Homily – January 8th, 2012
EPIPHANY 2012
EPHESIANS 3:1-12
Saint Paul experiences a revelation, and he describes it as the realization of a mystery. A popular understanding of a mystery could mislead us. Edgar Allen Poe started the genre of mystery stories. Today we find that a mystery TV show involves a criminal, and we viewers must watch for clues in order to find the criminal.
Edgar Allen Poe, the first writer of mystery stories, composed a character named Auguste C. Dupin, the first-ever fictional detective. Dupin became the central character in Poe’s short story, “The Murders in the Rue Morgue.” The plot deals with a murder, and the police are baffled. Witnesses come forward who have heard shouting, but the witnesses cannot tell what language was used. Then Dupin at the scene finds a strand of hair that does not seem to be human. Dupin solves the mystery by picking out the clues and by thinking through to a solution. Poe referred to this fiction as a work of ratiocination.
A mystery keeps our attention with plot twists that keep us guessing. Are we able to fit the clues and deduce a solution in advance of the detective? Can we outwit the murderer? A mystery is a type of game.
Saint Paul’s mystery is different, even if Paul uses the term “Mystery.” Paul employs this term to mean the wisdom of God who reveals these facts. We know these identities only by means of God revealing them.
Paul uses the term “mystery” quite differently than do the exponents of the various Roman and Greek cults that flourished at Paul’s time. The mystery cults were all esoteric; participants were bound by oath not to reveal the rites of the cult, especially the initiation rites. One such cult
was the Dionysian group; this cult based its rites on integrating
participants with the natural forces which suggest return from winter’s death to springtime of life. A person understood the mystery when the person knew the outcome of the ritual.
Saint Paul writes of God’s wisdom which is God’s plan for accomplishing our salvation. This is God’s secret that no human could fathom. But in this new age, God reveals this plan to us. Other people do not recognize God’s plan, but God shows this plan to the Church. Paul writes this in one of our favorite passages.

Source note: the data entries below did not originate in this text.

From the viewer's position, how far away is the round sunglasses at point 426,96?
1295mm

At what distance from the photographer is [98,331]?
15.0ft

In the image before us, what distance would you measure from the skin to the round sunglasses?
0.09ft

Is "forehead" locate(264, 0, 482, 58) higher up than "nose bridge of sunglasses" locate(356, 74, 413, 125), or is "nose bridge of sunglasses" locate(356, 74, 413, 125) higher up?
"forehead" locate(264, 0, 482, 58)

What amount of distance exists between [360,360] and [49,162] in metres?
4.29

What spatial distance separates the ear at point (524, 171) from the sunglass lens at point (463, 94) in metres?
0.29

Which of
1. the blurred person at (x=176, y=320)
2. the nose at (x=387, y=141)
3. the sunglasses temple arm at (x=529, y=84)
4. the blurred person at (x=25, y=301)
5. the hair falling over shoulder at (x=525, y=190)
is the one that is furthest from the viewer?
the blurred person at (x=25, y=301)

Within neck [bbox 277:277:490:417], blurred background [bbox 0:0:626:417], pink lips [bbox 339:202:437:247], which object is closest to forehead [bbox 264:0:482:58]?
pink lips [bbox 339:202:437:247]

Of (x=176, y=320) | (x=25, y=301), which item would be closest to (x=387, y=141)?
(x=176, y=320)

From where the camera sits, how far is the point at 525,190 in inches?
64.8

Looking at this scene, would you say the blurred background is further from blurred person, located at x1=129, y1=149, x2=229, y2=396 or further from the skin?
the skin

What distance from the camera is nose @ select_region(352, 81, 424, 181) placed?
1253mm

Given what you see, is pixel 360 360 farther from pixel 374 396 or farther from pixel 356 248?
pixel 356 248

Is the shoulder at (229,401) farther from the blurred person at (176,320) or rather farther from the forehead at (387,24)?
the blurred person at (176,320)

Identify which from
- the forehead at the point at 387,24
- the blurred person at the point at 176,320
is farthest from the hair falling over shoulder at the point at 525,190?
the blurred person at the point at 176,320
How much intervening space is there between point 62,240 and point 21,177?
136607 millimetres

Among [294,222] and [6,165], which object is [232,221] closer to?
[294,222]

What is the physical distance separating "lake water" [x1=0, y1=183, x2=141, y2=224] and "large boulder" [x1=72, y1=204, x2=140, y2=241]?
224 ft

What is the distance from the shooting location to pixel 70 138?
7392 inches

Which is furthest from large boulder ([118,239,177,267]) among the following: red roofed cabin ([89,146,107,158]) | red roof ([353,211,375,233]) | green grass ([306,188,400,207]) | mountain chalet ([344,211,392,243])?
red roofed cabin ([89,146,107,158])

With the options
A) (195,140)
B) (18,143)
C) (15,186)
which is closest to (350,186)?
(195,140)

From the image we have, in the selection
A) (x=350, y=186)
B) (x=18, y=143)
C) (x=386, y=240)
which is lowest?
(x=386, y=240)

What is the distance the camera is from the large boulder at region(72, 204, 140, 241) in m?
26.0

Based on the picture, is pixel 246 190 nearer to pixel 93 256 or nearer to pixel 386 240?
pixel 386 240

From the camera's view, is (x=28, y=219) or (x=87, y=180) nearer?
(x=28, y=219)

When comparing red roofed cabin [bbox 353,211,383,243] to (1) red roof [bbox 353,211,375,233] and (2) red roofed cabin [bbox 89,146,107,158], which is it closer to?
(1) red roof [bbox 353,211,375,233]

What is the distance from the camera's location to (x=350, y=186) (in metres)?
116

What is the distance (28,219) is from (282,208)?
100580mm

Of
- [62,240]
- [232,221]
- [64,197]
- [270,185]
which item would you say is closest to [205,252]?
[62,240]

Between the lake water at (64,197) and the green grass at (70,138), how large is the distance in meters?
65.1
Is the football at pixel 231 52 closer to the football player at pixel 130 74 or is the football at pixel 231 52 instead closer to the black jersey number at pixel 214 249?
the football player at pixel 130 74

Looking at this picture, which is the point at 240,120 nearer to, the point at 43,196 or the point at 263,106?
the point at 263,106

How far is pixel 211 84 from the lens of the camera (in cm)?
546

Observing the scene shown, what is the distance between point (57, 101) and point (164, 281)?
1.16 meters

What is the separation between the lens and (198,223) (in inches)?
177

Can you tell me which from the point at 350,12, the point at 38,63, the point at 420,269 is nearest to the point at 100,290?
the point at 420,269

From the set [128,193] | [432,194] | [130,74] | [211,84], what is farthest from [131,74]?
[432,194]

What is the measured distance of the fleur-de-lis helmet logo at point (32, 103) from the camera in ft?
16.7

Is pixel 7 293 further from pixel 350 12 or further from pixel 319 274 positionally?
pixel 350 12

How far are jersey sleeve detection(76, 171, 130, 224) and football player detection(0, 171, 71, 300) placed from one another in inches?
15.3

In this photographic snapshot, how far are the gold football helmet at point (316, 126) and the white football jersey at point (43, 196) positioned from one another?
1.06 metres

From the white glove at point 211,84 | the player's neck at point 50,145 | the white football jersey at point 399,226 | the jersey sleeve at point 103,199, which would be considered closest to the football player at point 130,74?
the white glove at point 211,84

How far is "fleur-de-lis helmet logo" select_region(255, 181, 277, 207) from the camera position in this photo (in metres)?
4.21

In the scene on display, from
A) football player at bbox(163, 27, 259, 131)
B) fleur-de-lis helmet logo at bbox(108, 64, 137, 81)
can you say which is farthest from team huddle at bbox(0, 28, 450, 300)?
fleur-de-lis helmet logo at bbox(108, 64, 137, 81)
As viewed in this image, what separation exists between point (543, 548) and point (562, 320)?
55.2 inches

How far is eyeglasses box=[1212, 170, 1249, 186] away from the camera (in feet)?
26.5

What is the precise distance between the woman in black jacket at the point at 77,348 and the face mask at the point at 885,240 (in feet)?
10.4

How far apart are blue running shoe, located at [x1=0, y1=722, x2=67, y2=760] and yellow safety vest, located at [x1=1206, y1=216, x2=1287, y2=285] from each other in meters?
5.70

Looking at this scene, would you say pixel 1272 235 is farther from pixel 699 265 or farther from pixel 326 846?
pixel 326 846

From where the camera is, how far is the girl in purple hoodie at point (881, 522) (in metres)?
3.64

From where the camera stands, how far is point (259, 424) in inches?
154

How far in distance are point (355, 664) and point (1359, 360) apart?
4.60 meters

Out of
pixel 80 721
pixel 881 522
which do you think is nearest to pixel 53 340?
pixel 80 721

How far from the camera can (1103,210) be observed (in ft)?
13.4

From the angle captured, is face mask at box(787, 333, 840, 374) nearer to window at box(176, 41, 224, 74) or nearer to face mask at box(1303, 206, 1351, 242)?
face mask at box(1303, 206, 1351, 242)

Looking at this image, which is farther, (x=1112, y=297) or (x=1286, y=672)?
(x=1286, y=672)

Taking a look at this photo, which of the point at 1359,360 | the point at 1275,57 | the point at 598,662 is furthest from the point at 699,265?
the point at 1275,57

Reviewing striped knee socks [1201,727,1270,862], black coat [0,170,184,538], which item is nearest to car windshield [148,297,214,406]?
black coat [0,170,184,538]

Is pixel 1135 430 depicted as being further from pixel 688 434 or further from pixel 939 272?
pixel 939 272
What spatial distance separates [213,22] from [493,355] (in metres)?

Yet we do speak a wisdom to those who are mature, but not a wisdom of this age, nor of the rulers of this age who are passing away. Rather, we speak God’s wisdom, mysterious, hidden, which God predetermined before the ages for our glory, and which none of the rulers of this age knew for, if they had known it, they would not have crucified the Lord of glory. But as it is written:
What eye has not seen, and ear has not heard,
And what has not entered the human heart,
What God has prepared for those who love him,
This God has revealed to us through the Spirit. (I Cor. 2:6-10)
Those things that God reveals to us are known as “Mysteries.” Thus because God reveals it to us, the Trinity is a mystery. Also, the salvation effected by Christ’s passion, death, and resurrection is a mystery.
The mystery of Jesus Christ was previously unknown. It has now been revealed to us. The Holy Spirit reveals the mystery of Jesus Christ through the apostles and the prophets. Paul is one of those apostles. In today’s reading, Paul writes this.
It was not made known to people in other generations
As it has now been revealed
To his holy apostles and prophets by the Spirit:
That the Gentiles are coheirs, members of the same body,
And copartners in the promise in Christ Jesus through the gospel. (Ephesians 3:5-6)
Paul emphasizes the equal participation of Gentiles and Jews in salvation. Jesus Christ is the messiah for all people for these are with the Jews equal as though all share as heirs, as of the same body, as partners.
Recall that at His Ascension, Christ commanded that the apostles should baptize people of all nations and times. Paul has preached the universal salvation of all people. Our Church is not restricted to a country or an era.
Today we celebrate the Epiphany, the manifestation of Jesus Christ to all people. The three Magi suggest the recognition of Jesus by these wise men from the East, from beyond the borders of Palestine, beyond the borders of a language or a time.
The twentieth century poet T.S. Eliot in his “Journey of the Magi” depicts men coming a distance, a long distance, to find Christ. Eliot imagines the journey.
A cold coming we had of it,
Just the worst time of the year
For a journey, and such a long journey:
The ways deep and the weather sharp,
The very dead of winter.
These people came on camels that were refractory. But at length they rode down from the mountains and came to a temperate valley. Eventually they found the place for which they hunted. In time, these searchers, satisfied, returned to their home. Now it is years later.
All this was a long time ago, I remember,
And I would do it again, but set down
This set down
This: were we led all that way for Birth or Death? There was a Birth, certainly….
And this returned traveler finds that he has returned a stranger to his home, for now he can no longer be at ease; he has seen a new way of life.
We returned to our places, these Kingdoms,
But no longer at ease here, in the old dispensation,
With an alien people clutching their gods.
I should be glad of another death. The light of Christ has appeared to these travelers, and pagan gods no longer satisfy. Amen!!